L’auteur arabe Edrissi (vers 1154) rapporte que les populations du désert et des Etats soudanais (Barisa, Silla, Tekrur, Ghana, Ghiyaro) réduisent en captivité les habitants Lam-Lam ou Nyam-Nyam. Lam-Lam était un nom générique donné par les auteurs maghrébins aux populations réputées sauvages d’Afrique tropicale chez lesquelles étaient capturées les victimes de l’esclavage. Aussi les Peuls musulmans du Fouta-Djalon désignaient du nom de Keeseero les populations chez lesquelles ils capturaient leurs esclaves. Chez les Tuarga et les Berbères du Sahara, Ganawen (pluriel : Dajnawen) signifie esclave noir. A l’arrivée des Européens, ce terme Djanawen donna Guinéens. Pour les Soninké, précise Claude Meillassoux, Bambara est synonyme d’esclave. Et en guise de décconstruction de cette ethnie bambara Jean Bazin dit : " Les populations appelées Bambara n’ont presque rien en commun, sinon d’apparaître globalement semblables du point de vue des Juula ".
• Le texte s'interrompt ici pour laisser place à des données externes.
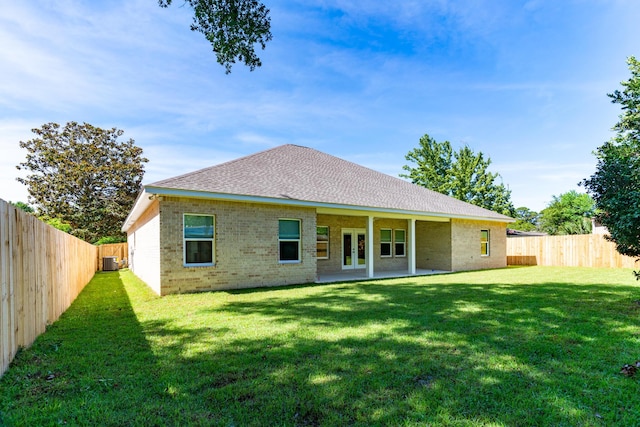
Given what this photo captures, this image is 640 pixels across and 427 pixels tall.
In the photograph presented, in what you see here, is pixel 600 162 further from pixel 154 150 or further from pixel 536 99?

Ces termes génériques affectés aux populations razziées pour l’esclavage, avaient toujours une charge négative qui a conduit à leur donner un sens connotatif.

Entre les Moose mêmes, Gurunsi était souvent sollicité pour fustiger un comportement jugé contraire aux règles de conduite caractérisant les Moose. Ainsi on pouvait entendre traiter un Moaga de Gurunga. Le terme a alors valeur d’injure comme Jean Bazin l’a remarqué à propos des emplois du terme Bambara. " Pour le musulman, le Bambara, c’est l’infidèle, le païen, le buveur d’alcool ; pour les pasteurs (Maures, Peuls) le Bambara, c’est le cultivateur et aussi le nègre (…). Pour ceux qui ont détenu le pouvoir, le Bambara, c’est l’esclave pour tous, c’est le primitif, l’individu socialement inférieur. A force d’être ainsi employé " comme simple épithète ", ce vocable a pris une valeur péjorative au point de devenir parfois une injure grave ".

Son champ d’application élargi, le gurunga n’était plus strictement cet étranger absolu chez les Moose. Le terme servait d’exutoire pour évacuer du groupe des Moose ceux dont l’attitude était jugée répugnante. Il a fallu attendre l’avènement de la colonisation pour que les contours ethniques et géographiques du Gurunsi se précisent.

Source : L’apport de l’esclavage dans la construction de l’ethnie Gurunsi au Burkina Faso, Maurice Bazémo, in Cahiers du Centre d’études et de recherches en lettres, sciences humaines et sociales (CERLESHS).